At ABBTF, we hang our hats on the phrase ‘My Future Freedom’ in promoting bricklaying because we believe that for the right person it can be everything you want out of life. However, I do concede that top-notch training and the life opportunities provided by the employer and the rest of the team are vitally important in shaping the apprentice’s future.
It can start with the purpose that an apprenticeship can put into a life – the incentive to turn up, on-time each day to fulfil a responsibility to mates and the team on the job. Reliance on each other is learned quickly – if genuine respect and care is shown. It’s also about the quality of training, mentoring and skills that all team members invest in the apprentice. By their actions an appreciation is built for the time invested and as a result it makes the trainee more likely to do the same for others, on and off the job.
Most bosses are very understanding of problems apprentices might have – they’ve been there before – so a lot can be shared on site, helping the young apprentice deal with work, home, relationship issues and so on. Imagine being in a job where no-one cared about your development and welfare? It’s a hard road on your own and not surprising that some young ones don’t last on the job. Most employers are good mentors, recognise youthful quirks and meet their responsibilities of the joint apprenticeship arrangement they’ve entered into. ABBTF Resources can help.

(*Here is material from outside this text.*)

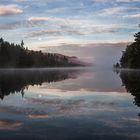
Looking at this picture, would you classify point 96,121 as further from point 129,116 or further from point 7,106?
point 7,106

Quality training and mentoring means completion rates as high as 90 per cent.
Recently, the Sydney Morning Herald, NSW, carried a story titled ‘Apprenticeships can improve mental health’. It reported on a local study which showed how effective quality training and mentoring can be to boost apprenticeship completion rates – which are about 50% in bricklaying and many other trades.
Study leader Professor John Buchanan said companies that provide quality training and mentoring have completion rates as high as 90 per cent.
The study from the NCVER, Beyond mentoring: social support structures for young Australian carpentry apprentices looked at the best apprenticeship training schemes in the Australian carpentry trade and found work-based mentoring and social support could help prevent mental health problems, or detect them early. The study included small businesses and larger companies including Hutchinson Builders, Fairbrother Pty Ltd, Barangaroo Skills Exchange and East Coast Apprenticeships.
The research found that quality apprenticeships were not something that could be simply “added on” as a separate program. Quality on-the-job learning and informal and peer-based mentoring was found to be more effective.
“An effective social structure support isn’t something you bolt onto the side of something,” Professor Buchanan said. “When you look at the apprenticeship system the things that really provide the support are not the arrangements that are funded by the Commonwealth Government. It is the quality of the day-in-day-out arrangements that merge skill development and personal development.
“When people turned up on the job people took notice of them and respected them and listened to their requests for help, offered insights in how to become more competent on the job and if problems emerged, helped them solve them. They felt safe to ask for guidance.”